Movies data platform on Google Cloud Platform (GCP), using serverless services.
This platform automatically extracts and processes movie-related data from The Movie Database (TMDb) API, with the following steps :
- Data extraction from TMDb API and storage in a Cloud Storage bucket
- Data migration from the bucket to BigQuery tables
- Data transformation in BigQuery to extract specific information in new tables
- Data rendering with Looker Studio
These steps are deployed to GCP as Cloud functions. A workflow runs each cloud function sequentially, using the GCP Workflows tool. A Cloud Scheduler is used to trigger the workflow every day, at 9am.
Curated data rendering is done with Looker Studio. The following looker studio report is updated when new curated data is available and shows charts related to the 250 most popular movies that are currently in theatres :
The infrastructure is deployed continuously using Terraform and a Github Actions workflow.
Note : A high level code quality is provided by using Isort
, Black
, Flake8
, Pylint
linting tools and pre-commit hooks.
This sections explains how to reproduce the data platform with your own Google account. It is made for Linux.

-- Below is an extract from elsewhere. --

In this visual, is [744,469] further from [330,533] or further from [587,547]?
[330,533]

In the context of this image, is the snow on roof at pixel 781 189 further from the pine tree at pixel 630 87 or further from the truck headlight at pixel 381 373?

Clone the github repository:
git clone https://github.com/barney11/tmdb-data-platform.git
Build a Python virtual environment and activate it:
sudo apt install python3.8 python3.8-dev
python3 -m venv platform_venv
platform_venv/bin/activate
Move into the repository:
cd tmdb-data-platform
Install the dependancies:
pip install -e .
Optional : If you plan to make a fork of this project and keep maximum code quality level, install the dev dependancies and activate pre-commit :
pip install -e .[dev]
pre-commit install
Create an account and generate an API key on The Movie Database : https://www.themoviedb.org/
Export your API key :
export TF_VAR_TMDB_API_KEY=<your-api-key>
Make sure you have a valid google account. The go to the Google Cloud Platform console and create a new project. Export the project id and the project number:
export TF_VAR_PROJECT_ID=<your-project-id>
export TF_VAR_PROJECT_NUMBER=<your-project-number>
Create a service account on GCP with the following roles :
- Storage objects admin
- Bigquery admin
- Cloud functions admin
- Workflows admin
- Cloud scheduler admin
- Secret manager admin
- Service account user
Build the JSON key file that corresponds to this account. Export the path to this file:
export TF_VAR_GCP_CREDENTIALS=$(realpath <path/to/your/json/key/file>)
curl -LO https://releases.hashicorp.com/terraform/1.6.2/terraform_1.6.2_linux_amd64.zip
unzip terraform_1.6.2_linux_amd64.zip
sudo mv terraform /usr/local/bin/
Choose names for:
- The bigquery dataset
- The data storage bucket
- The cloud functions storage bucket
- The terraform states storage bucket
Export those names:
export TF_VAR_DATASET_NAME="<your-dataset-name>"
export TF_VAR_DATA_STORAGE_BUCKET_NAME="<your-data-storage-bucket-name>"
export TF_VAR_CF_BUCKET_NAME="<your-cloud-functions-bucket-name>"
export TF_VAR_TF_STATES_BUCKET_NAME="<your-terraform-states-bucket-name>"
Move to the terraform directory:
cd platform/terraform
Init terraform:
terraform init
Build terraform plan:
terraform plan \
-out=tfplan \
-var tmdb_api_key=$TF_VAR_TMDB_API_KEY \
-var gcp_credentials_json=$TF_VAR_GCP_CREDENTIALS \
-var project_id=$TF_VAR_PROJECT_ID \
-var project_number=$TF_VAR_PROJECT_NUMBER \
-var dataset_name=$TF_VAR_DATASET_NAME \
-var data_storage_bucket_name=$TF_VAR_DATA_STORAGE_BUCKET_NAME \
-var terraform_states_bucket_name=$TF_VAR_TF_STATES_BUCKET_NAME \
-var cloud_functions_bucket_name=$TF_VAR_CF_BUCKET_NAME
Deploy:
terraform apply "tfplan"
You can easily build a Looker Studio report with charts from the curated bigquery tables.
This project was developed while listening to the album "Looping", a collaboration between Rone and the Orchestre National de Lyon.